What is being asked: Each entry in the listing below should be restated word for word.

Extracted information:

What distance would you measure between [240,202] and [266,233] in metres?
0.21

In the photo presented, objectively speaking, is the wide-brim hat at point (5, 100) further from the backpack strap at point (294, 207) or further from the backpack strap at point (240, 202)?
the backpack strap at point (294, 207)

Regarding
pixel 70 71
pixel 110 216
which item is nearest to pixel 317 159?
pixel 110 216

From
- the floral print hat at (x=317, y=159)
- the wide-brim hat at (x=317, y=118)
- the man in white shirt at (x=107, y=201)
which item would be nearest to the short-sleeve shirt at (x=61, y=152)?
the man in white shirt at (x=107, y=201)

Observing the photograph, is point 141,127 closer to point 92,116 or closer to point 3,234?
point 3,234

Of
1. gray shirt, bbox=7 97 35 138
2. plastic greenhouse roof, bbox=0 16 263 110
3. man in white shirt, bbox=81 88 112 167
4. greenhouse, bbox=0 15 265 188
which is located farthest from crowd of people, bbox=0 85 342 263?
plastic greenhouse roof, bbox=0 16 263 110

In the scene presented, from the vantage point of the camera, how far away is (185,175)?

Full answer:
What distance would you measure between [240,202] and [266,233] in metres?
0.21

In the photo presented, objectively speaking, is the wide-brim hat at point (5, 100) further from the backpack strap at point (294, 207) or further from the backpack strap at point (240, 202)?
the backpack strap at point (294, 207)

Regarding
pixel 70 71
pixel 110 216
which item is nearest to pixel 317 159?
pixel 110 216

From
- the floral print hat at (x=317, y=159)
- the wide-brim hat at (x=317, y=118)
- the man in white shirt at (x=107, y=201)
which item would be nearest to the short-sleeve shirt at (x=61, y=152)?
the man in white shirt at (x=107, y=201)

Observing the photograph, is point 141,127 closer to point 92,116 or closer to point 3,234?
point 3,234

Of
1. gray shirt, bbox=7 97 35 138
2. plastic greenhouse roof, bbox=0 16 263 110
3. man in white shirt, bbox=81 88 112 167
4. greenhouse, bbox=0 15 265 188
which is located farthest from crowd of people, bbox=0 85 342 263?
plastic greenhouse roof, bbox=0 16 263 110

In the scene presented, from the vantage point of the camera, how far away is (185,175)?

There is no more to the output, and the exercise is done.